By Duane Shimogawa - bio | email

HONOLULU (HawaiiNewsNow) - Fed up and ready for a change. It's the vote to decide not to vote.

A group of parents, students and educators are urging others to vote yes on a ballot measure to appoint, instead of elect, the State Board of Education.

But not everyone is on-board. Hawaii has had an elected board of education for nearly five decades.

But some say the Furlough Friday issue is reason enough to turn the page on this decades old system.

"Whatever happens, the accountability goes squarely to the governor," BOE board member Donna Ikeda said.

That's the point of view from the group "Hawaii's Children First." About 30 of them sign-waved on Punchbowl Street in front of the Queen Liliuokalani Building where the BOE meets.

"I think at least with an appointed board, you'll have people moving in the same direction, agreeing what that direction should be," Ikeda said.

Ikeda is the lone board member supporting an appointed system. But her term is up in a few months and she's not seeking re-election.

Former student board member Kelly Maeshiro just finished up his one-year term.

Originally and for a long time, he was in favor of an elected board, but after being on it, he changed his mind.

"I think seeing the divisiveness that characterized this past year between the governor, the legislature and the board, with regards to furloughs and other problems with negotiations, I think the appointed board is the way to go," he said.

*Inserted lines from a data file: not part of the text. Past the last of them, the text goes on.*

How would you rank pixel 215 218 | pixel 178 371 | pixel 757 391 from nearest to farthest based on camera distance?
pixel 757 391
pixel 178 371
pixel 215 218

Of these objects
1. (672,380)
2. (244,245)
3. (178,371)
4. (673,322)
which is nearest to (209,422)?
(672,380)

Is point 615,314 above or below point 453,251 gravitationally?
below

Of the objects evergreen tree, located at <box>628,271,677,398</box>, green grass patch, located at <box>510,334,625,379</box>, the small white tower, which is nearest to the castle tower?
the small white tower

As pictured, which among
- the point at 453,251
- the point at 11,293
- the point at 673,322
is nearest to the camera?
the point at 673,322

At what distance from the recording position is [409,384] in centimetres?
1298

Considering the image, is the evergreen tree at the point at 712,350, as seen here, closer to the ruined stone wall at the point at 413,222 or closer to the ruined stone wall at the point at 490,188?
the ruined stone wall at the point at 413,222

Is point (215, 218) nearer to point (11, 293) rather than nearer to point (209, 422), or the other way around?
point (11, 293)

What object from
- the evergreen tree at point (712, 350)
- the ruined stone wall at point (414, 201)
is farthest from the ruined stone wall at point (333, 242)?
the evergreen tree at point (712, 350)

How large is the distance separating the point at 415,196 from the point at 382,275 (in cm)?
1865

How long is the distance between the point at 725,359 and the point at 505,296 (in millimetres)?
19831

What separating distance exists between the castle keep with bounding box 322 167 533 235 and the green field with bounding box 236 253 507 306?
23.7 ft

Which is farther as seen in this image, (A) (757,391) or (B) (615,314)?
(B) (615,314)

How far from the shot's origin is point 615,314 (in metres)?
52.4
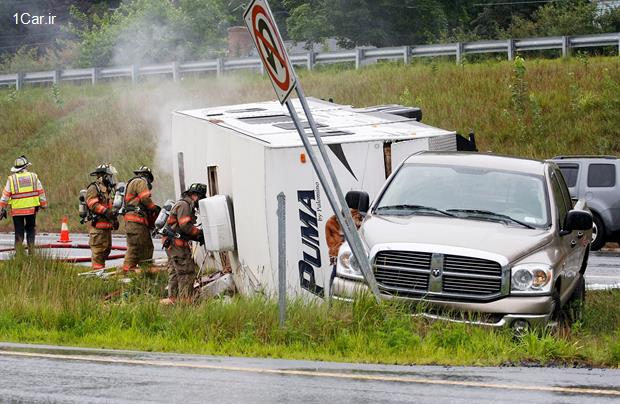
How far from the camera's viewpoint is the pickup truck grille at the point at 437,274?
10438 millimetres

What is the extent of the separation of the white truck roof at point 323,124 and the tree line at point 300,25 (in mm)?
27010

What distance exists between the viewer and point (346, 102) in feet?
106

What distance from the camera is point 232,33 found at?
148ft

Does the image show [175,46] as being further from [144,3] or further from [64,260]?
[64,260]

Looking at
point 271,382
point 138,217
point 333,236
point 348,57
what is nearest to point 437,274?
point 271,382

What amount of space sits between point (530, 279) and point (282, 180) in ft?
12.3

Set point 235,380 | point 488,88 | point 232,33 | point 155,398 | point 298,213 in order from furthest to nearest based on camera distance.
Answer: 1. point 232,33
2. point 488,88
3. point 298,213
4. point 235,380
5. point 155,398

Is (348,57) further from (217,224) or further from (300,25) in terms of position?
(217,224)

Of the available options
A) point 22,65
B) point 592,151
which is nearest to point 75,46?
point 22,65

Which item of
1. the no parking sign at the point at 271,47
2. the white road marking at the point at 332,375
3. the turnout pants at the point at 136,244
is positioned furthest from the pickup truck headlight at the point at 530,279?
the turnout pants at the point at 136,244

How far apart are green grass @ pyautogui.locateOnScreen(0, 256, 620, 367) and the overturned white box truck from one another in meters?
1.70

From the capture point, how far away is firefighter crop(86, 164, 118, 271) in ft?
60.1

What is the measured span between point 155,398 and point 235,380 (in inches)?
31.7

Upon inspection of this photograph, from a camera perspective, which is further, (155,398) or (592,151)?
(592,151)
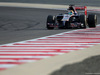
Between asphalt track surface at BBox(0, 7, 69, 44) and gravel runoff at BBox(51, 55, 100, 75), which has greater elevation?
gravel runoff at BBox(51, 55, 100, 75)

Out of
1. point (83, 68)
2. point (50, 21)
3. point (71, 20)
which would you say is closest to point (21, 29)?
point (50, 21)

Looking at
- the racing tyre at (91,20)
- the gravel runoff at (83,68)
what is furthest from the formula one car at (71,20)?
the gravel runoff at (83,68)

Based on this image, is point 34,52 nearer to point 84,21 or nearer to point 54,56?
point 54,56

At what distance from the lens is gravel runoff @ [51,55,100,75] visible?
6.26 metres

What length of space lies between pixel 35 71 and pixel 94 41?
472 centimetres

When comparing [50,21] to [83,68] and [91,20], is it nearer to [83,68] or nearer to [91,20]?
[91,20]

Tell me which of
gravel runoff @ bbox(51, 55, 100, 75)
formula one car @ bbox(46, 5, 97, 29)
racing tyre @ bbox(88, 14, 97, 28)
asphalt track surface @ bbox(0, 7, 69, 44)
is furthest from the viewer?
racing tyre @ bbox(88, 14, 97, 28)

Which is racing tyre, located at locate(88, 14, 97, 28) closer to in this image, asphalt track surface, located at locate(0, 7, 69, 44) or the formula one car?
the formula one car

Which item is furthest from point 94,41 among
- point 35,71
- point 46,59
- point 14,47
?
point 35,71

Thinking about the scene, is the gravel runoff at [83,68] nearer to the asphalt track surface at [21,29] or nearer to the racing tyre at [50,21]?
the asphalt track surface at [21,29]

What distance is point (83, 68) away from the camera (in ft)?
22.0

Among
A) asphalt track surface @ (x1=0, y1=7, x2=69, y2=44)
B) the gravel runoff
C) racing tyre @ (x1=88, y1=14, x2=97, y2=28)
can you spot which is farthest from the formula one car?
the gravel runoff

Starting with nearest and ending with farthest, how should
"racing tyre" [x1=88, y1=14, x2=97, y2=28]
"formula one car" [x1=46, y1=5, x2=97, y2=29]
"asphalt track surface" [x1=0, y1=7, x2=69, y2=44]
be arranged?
"asphalt track surface" [x1=0, y1=7, x2=69, y2=44]
"formula one car" [x1=46, y1=5, x2=97, y2=29]
"racing tyre" [x1=88, y1=14, x2=97, y2=28]

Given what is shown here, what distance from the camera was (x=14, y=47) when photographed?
30.4 ft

But BOE chair Garrett Toguchi disagrees. In a statement on Sunday, he says instead of representing parents, students and educators, appointed board members would have only one constituent, which is the governor.

He says appointments would be made without true public involvement, based on politics and party lines instead of the needs of students.

On average, only 13 percent of voters actually vote for BOE candidates.

It may take more than that to decide this November if a board should be elected or appointed.

As a reminder, if you plan to have a say on this issue, a vote left blank means the same as a "no" vote.